3.10: Afterwards

Froggie awakes the next morning, Christmas morning, in his normal armchair in the bar surrounded by the Barman and the sounds of the other customers: his friends! They returned in a late night taxi from their lengthy Caribbean holiday to find him passed out in a pile of shoes and assumed, falsely of course, that he had been celebrating the arrival of Christmas with too much enthusiasm.

There is the ‘glup-glup’ noise of the Barman’s old fashioned coffee percolator, bubbling away on the stove (providing a lovely smell while also ruining the taste of the coffee) and, perhaps, the gentle sound of suitcase unpacking activity around and upstairs. 

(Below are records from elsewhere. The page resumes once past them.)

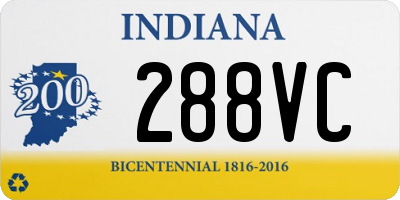 IN license plate 288VC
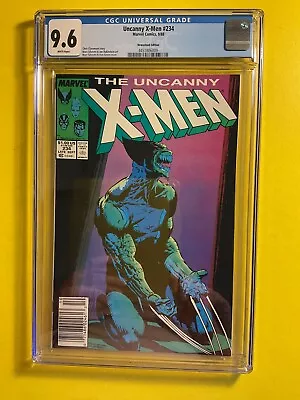 Buy X-Men #234 Classic Silvestri Wolverine Cover CGC 9.6 Newsstand Marvel 1988. • 77.65£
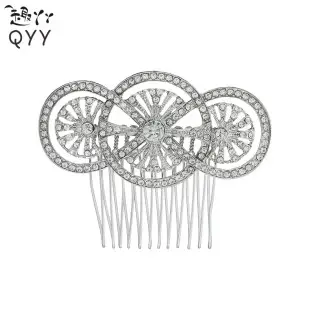European Pearl Leaf Hair Comb for Bridal Wedding — feature 6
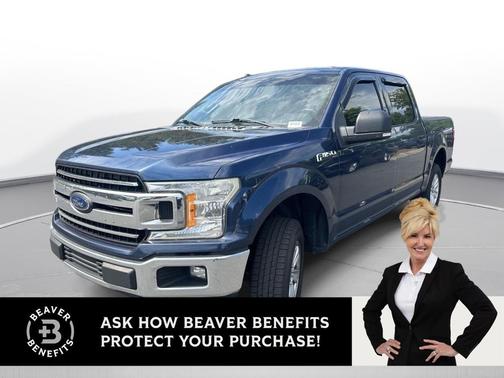 Blue Jeans Metallic 2018 Ford F-150 XLT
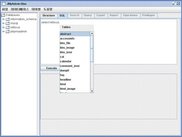 This shows auto-completion for a SQL statement.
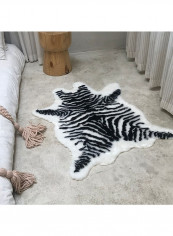 Printed Floor Mat Black/White Scm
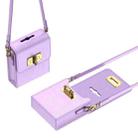 For Samsung Galaxy Z Flip3 5G GKK Plain Weave Mini Backpack Slim Phone Case with Ring(Purple) - 1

The day is not actually any lighter than it has been on some of the brighter previous autumnal days. After all, it is only a little after the shortest day. But Froggie’s world is quite different from how it has been. It seems to him, before he greets the others, and before he gives any thought to the task he set himself if he survived the autumn - there is time for that later - that he has been misled by his feelings for several weeks now. This, after all, is where the autumn leads and, from this day, albeit very slowly but inevitably, onwards into spring and light. This, really, was all he had to fear, and this, like his realisation about Death, is really nothing at all. Zip. 

Is there any chance he can remember this next October?